When you want the flavours of a biryani but a slightly speedier recipe, this pulao is a game changer! Sweetness from the cranberries and crunch from the almonds, you could easily serve this alongside a couple of curries, some raita and naan. Don’t forget the ice-cold beers!
Prep time: 5 minutes
Cook time: 35-40 minutes
Photography: Liam Desbois
Food Styling: Sonali Shah
Prop Styling: Megan Thomson
2 Indian bay leaves
1 cinnamon stick
2 large brown onions, peeled and finely sliced
4 cloves of garlic, peeled
2 inch piece of ginger, peeled
2-3 green chillies
500g boneless, skinless chicken thighs chopped into large bite-sized pieces
1/2 tsp turmeric
2 tsp ground cumin
2 tsp ground coriander
50g dried cranberries
50g flaked almonds
Blitz together the garlic, ginger and green chillies until you have a paste. Add the cranberries to a heatproof bowl and cover with boiling water.

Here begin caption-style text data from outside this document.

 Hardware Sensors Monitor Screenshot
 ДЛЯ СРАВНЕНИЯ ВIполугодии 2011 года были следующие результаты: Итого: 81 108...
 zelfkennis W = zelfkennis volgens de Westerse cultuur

Heat a wide-based non-stick saucepan over a medium heat with 2 tbsp vegetable oil. Once hot, add in the sliced onions with the whole spices and 1 tsp salt and cook for about 15 mins or until softened and caramelised. Then add in the ginger, garlic and chilli paste and fry off for 2 mins or until fragrant.

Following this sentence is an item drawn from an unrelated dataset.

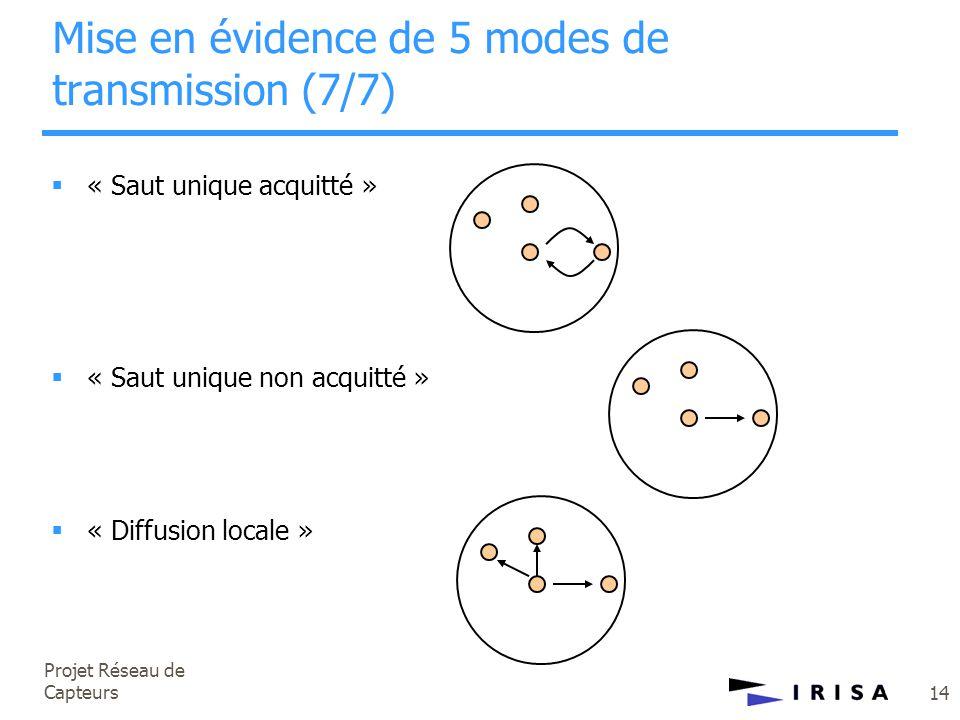 Projet Réseau de Capteurs 14  « Saut unique acquitté »  « Saut unique non acquitté »  « Diffusion locale » Mise en évidence de 5 modes de transmiss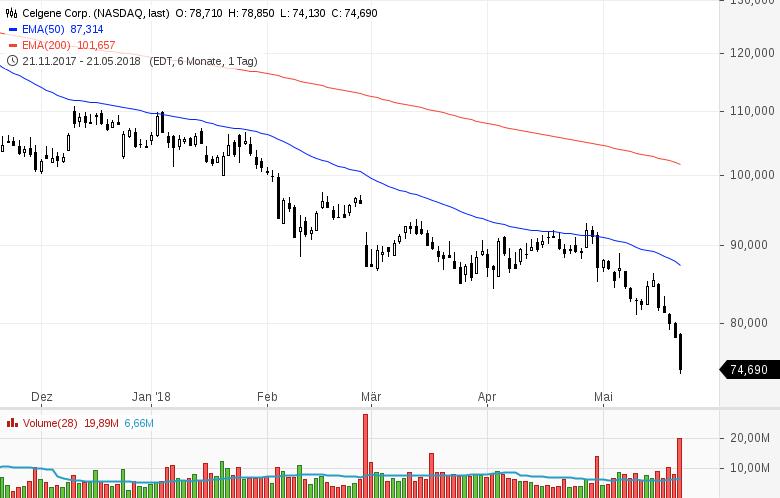 Top-Buzz-Micron-Baidu-Celgene-und-8-weitere-US-Aktien-stehen-am-heutigen-Dienstag-im-Fokus-der-Anleger-Kommentar-GodmodeTrader-Team-GodmodeTrader.de-10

Add in the chopped chicken with the spices and cook for another 6-8 min or until nicely browned all over. Drain the cranberries then add them in with the rice and 600ml water. Season generously with salt.
Bring to the boil and once boiling reduce to a simmer and cover with a lid. Cook for 10-12 min or until all the water has been absorbed and the rice and chicken are cooked.
Serve the pulao garnished with the flaked almonds.